酵素だけではダメなんです!
カラダの中で起こる化学反応=代謝によって、生命活動は行われています。そして、その化学反応には、酵素が重要な役割をしているのです。
しかし、それだけではダメなんです。更に酵素を補う「アレ」がないとたいへんなことになります。
酵素を補う「アレ」とはいったい何なのでしょうか?
あなたが生きていくためには、酵素がたいへん重要な役割を果たしています。適切なタイミングで、すばやく化学反応(=代謝)が起きなければ、カラダは生命維持活動を行うことができなくなります。
酵素はカラダの中の化学反応の速度を高める物質で、触媒の役目をしています。
酵素は、大きく分けて2つの種類に分かれます。
(1)体内で自然に作られる潜在酵素(消化酵素、吸収酵素、代謝酵素、燃焼酵素など)
(2)生の食物や発酵食品に含まれている(食物酵素など)
それでは、これらの酵素はどんな仕事をカラダの中でしているのでしょう?
酵素の働きとは、体の中の化学物質AとBから、Cを瞬時に合成したり、化学物質DをEとFに瞬時に分解しているのです。
カラダを作る細胞の中では、さまざまな形をした、たくさんの化学物質が自由に動き回っています。
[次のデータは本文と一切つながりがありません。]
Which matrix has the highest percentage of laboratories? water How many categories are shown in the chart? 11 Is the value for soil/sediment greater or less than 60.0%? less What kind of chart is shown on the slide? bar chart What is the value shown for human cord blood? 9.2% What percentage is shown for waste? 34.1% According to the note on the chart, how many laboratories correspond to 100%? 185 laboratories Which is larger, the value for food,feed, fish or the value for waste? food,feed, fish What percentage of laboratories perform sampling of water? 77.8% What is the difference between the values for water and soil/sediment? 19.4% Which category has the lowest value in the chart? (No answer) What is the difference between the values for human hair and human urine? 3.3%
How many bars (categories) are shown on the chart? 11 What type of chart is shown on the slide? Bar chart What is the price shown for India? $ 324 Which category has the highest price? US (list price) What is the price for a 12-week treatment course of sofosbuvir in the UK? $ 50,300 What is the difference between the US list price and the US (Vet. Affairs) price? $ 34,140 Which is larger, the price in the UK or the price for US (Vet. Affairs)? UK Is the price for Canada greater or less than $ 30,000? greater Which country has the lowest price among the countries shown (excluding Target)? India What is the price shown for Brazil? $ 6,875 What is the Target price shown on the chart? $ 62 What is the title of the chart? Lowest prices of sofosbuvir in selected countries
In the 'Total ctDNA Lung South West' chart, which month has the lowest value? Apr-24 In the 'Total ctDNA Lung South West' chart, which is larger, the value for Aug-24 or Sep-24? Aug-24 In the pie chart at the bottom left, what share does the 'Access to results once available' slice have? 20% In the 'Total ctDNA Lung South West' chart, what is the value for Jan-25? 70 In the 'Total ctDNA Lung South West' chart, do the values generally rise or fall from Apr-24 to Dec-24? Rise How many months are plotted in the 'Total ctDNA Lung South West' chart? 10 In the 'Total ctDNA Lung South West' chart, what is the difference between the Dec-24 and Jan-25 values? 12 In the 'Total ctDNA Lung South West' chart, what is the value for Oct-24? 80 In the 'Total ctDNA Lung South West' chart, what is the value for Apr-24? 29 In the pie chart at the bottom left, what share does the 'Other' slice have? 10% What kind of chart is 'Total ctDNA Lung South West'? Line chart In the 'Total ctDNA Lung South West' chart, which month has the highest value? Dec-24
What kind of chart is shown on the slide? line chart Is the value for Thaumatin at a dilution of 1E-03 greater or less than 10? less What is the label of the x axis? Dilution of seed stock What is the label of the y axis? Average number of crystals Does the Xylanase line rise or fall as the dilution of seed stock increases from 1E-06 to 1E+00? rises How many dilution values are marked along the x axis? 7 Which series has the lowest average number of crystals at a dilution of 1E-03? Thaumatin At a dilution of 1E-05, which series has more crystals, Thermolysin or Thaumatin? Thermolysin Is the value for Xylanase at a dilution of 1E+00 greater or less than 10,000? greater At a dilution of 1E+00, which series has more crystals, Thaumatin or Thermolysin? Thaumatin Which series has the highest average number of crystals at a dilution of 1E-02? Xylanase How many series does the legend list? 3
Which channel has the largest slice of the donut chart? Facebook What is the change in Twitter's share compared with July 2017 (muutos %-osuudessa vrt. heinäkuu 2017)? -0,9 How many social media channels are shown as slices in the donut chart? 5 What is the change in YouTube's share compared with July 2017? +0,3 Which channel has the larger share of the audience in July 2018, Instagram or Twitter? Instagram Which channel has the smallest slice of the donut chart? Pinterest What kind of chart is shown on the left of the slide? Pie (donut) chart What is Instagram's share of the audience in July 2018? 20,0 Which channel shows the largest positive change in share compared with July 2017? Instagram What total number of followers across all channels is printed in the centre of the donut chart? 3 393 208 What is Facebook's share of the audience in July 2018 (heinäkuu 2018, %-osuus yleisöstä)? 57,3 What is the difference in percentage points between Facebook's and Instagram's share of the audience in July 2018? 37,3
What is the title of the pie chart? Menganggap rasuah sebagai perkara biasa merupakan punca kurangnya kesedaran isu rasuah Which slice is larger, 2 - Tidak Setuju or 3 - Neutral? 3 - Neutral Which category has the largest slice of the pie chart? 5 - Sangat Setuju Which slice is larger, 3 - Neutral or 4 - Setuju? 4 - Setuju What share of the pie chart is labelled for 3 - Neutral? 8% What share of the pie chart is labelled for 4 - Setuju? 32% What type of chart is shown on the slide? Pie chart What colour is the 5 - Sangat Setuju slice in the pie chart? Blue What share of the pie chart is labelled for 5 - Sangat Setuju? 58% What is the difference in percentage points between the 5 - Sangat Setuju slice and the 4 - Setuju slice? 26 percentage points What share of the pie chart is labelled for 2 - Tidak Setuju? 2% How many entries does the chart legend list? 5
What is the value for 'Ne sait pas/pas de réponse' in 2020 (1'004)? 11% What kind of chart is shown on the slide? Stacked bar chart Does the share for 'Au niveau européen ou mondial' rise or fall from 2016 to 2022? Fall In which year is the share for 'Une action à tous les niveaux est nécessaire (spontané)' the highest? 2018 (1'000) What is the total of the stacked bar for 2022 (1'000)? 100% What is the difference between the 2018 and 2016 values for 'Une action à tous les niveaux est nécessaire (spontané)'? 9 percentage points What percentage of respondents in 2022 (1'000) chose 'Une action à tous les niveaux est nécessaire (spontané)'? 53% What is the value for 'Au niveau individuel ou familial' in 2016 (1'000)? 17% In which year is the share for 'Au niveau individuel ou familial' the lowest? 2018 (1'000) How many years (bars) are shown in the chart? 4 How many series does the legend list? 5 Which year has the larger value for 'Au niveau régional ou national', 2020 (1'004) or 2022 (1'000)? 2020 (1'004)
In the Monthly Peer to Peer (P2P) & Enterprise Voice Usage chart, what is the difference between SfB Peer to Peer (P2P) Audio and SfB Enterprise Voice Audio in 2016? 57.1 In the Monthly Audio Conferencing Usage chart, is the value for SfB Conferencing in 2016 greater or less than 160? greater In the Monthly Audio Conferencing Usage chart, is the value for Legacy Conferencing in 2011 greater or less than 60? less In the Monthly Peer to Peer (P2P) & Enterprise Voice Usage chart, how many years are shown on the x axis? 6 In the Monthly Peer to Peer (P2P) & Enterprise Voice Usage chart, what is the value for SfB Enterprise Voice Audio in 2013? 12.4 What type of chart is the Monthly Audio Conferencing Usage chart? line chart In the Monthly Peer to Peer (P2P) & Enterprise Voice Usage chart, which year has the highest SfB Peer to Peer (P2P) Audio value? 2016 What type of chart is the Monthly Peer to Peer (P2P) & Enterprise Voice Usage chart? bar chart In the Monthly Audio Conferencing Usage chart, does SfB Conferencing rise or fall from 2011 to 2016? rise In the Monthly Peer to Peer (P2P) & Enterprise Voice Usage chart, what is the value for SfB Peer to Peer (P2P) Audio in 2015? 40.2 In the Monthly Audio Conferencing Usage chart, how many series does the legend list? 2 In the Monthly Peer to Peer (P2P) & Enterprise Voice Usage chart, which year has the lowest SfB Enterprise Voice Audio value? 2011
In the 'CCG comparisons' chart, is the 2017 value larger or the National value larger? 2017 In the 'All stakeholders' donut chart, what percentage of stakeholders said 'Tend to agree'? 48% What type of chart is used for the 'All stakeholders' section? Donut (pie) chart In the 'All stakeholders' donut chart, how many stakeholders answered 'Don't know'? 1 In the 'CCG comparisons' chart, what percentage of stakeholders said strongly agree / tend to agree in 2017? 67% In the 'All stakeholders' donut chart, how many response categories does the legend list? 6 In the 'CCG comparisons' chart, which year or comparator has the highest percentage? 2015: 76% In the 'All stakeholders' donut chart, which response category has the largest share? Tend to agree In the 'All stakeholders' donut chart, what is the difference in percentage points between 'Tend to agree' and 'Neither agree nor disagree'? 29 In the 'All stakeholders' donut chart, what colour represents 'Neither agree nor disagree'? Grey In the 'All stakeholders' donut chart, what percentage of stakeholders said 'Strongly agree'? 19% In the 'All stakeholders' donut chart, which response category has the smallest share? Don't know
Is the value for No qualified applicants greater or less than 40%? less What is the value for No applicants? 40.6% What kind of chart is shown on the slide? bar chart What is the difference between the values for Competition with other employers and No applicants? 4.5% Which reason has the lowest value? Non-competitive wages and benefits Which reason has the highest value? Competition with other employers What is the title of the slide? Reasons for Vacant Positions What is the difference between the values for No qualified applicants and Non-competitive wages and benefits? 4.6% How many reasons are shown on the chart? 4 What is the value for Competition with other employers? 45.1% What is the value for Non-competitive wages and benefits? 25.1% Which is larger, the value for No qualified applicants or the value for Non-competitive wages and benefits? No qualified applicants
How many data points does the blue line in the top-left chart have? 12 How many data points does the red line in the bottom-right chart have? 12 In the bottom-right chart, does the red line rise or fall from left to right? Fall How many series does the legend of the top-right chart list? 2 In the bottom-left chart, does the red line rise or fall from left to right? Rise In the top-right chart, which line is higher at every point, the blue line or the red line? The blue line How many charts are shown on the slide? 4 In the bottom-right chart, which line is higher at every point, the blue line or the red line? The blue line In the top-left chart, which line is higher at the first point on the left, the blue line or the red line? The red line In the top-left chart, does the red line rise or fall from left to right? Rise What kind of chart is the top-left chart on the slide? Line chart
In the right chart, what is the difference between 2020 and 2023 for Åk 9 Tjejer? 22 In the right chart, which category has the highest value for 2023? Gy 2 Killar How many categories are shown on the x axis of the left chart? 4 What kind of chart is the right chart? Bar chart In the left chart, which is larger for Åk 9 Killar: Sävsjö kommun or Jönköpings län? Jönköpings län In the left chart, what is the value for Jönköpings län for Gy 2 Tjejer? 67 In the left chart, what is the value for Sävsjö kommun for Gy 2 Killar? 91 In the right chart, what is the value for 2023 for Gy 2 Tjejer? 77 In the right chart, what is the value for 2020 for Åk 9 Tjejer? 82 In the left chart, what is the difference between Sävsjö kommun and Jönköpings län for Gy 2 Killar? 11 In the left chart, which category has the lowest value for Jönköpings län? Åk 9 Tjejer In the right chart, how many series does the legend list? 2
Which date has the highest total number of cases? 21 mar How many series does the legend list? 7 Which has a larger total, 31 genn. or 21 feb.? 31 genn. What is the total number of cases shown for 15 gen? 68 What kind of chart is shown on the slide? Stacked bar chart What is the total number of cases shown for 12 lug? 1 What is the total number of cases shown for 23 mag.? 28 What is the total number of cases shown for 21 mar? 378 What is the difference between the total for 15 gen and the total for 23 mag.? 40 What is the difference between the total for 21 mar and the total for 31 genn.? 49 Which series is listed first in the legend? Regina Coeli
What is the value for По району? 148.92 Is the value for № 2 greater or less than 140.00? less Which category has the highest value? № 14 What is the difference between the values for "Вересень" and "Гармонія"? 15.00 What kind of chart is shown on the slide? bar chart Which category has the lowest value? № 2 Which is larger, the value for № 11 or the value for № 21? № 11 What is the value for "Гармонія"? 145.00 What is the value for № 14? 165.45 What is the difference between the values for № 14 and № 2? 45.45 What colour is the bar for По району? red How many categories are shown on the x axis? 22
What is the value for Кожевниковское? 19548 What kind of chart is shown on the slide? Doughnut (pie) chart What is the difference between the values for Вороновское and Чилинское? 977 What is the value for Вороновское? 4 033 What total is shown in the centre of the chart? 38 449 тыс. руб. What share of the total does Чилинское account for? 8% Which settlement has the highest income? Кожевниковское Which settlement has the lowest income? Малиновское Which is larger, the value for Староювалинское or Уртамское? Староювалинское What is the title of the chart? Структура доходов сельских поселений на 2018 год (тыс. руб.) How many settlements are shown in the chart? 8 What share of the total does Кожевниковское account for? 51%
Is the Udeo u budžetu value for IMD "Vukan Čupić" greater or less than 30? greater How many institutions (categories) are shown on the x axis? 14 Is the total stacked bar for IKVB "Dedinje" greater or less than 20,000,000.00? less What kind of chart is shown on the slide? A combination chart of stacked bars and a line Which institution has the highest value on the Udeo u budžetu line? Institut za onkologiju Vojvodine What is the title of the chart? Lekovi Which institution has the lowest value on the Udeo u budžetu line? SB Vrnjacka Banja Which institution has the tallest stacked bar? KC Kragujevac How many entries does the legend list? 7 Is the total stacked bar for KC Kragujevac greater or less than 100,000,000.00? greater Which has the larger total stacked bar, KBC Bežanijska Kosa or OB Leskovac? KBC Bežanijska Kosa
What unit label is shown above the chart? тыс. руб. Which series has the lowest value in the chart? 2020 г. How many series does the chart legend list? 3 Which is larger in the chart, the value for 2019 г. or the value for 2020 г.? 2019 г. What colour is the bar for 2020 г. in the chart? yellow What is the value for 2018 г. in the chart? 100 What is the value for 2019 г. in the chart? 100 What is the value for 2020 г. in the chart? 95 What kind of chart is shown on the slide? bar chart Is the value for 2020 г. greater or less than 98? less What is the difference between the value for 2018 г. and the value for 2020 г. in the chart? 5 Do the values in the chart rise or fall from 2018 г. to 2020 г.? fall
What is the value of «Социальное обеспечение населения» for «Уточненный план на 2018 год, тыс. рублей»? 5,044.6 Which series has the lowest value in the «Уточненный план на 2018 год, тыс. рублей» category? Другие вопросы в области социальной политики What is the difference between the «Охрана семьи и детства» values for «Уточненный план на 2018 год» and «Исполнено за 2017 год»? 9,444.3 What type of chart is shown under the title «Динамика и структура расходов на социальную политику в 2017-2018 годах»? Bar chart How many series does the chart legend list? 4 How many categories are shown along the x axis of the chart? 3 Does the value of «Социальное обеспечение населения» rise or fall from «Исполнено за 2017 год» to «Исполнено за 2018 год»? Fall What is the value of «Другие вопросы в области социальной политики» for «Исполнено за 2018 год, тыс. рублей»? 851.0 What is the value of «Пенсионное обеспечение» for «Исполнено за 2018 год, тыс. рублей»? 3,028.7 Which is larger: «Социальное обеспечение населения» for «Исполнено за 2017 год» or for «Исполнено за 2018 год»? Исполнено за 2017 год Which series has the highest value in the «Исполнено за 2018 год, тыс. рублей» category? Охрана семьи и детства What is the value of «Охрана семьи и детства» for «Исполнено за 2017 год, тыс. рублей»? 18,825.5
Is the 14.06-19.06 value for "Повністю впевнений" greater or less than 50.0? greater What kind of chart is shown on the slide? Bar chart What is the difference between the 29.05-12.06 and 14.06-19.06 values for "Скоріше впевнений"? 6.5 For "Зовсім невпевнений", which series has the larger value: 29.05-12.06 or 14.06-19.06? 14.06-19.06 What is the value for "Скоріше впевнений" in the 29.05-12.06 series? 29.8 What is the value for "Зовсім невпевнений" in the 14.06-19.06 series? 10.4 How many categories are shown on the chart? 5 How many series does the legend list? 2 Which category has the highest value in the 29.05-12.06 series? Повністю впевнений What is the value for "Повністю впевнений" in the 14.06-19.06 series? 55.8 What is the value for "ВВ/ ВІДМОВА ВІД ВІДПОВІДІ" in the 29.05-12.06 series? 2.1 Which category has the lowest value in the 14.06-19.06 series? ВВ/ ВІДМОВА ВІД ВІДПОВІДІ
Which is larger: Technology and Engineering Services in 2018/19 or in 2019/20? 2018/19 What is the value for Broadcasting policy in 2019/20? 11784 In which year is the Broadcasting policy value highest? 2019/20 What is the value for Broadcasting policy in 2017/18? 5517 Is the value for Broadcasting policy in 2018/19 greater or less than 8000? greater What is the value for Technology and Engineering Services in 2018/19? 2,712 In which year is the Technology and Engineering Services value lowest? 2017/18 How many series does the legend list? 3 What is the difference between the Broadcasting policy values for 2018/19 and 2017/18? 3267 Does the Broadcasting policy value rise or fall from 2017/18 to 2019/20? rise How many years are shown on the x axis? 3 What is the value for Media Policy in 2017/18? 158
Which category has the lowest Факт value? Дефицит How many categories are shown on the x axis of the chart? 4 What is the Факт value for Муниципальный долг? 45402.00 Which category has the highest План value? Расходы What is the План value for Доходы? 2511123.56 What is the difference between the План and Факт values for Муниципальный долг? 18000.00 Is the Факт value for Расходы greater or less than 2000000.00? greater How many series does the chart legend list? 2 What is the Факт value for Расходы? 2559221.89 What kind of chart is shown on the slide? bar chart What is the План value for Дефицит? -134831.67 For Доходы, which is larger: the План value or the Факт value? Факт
酵素の表面にはすき間があって、化学物質AとBをそのすき間にいれます。いったん酵素のすき間に入ると、化学物質AとBは互いの凹凸が合致する向きになり、ぴったりとくっついて化学物質Cに変化します。
酵素と化学物質の関係は、よく、鍵(かぎ)と錠(じょう)に例えられます。
酵素のすき間に化学物質がすっぽりと入り、化学反応が起きます。
そして、ひとつの鍵にひとつの錠しか使えないように、ひとつの酵素は1種類の化学反応に対してだけ働いています。
ですから、カラダの中で起こる化学反応の数だけ酵素があります。しかし、その全てが分かっているわけではありません。現在約3000種の酵素が見つかっています。
でも補酵素の助けがなければ働けない・・・
全ての酵素はタンパク質からできていますが、その形は完成品ではありません。酵素のすき間は、化学物質の形とぴったりとはフィットしていないのです。
化学物質がぴったり収まるようにするためには、すき間を埋めてくれる他の物質が必要となります。その物質が「補酵素」と呼ばれ、補酵素がなければ酵素は触媒としての機能を果たせません。
つまり、
補酵素の欠乏 = 酵素が働けない = 化学反応が起きない = 代謝が行えない = 生命維持活動が行えない
ということになります。
この補酵素の働きをするのが、ビタミンやミネラルなのです。
ビタミンやミネラルはカラダにとって微量で十分だけれど、必須栄養素とされている理由がここにもあるのです。
ビタミンやミネラルはそれぞれ単体としても働きますが、補酵素の働きとして特に重要なのが、ミネラルではマグネシウムと亜鉛、ビタミンではB群です。
また、悲しい現実なのですが、これらの補酵素は、カラダの中では自然に作ることができないのです。
それゆえ、カラダの中で作れないものは、外から取り入れるしかない・・・。
覚えておいてくださいね。
<余談ですが・・・>
缶詰食品は、缶を開けなければ何年も保存できますよね。あれは、製造時に熱や酸を使って、酵素を壊してあるからです。細胞内に化学物質はあるのですが、酵素がいないために、何年間も変化が起こりません。
それゆえ目に見える化学変化が起こるまでには、膨大な時間が必要となります。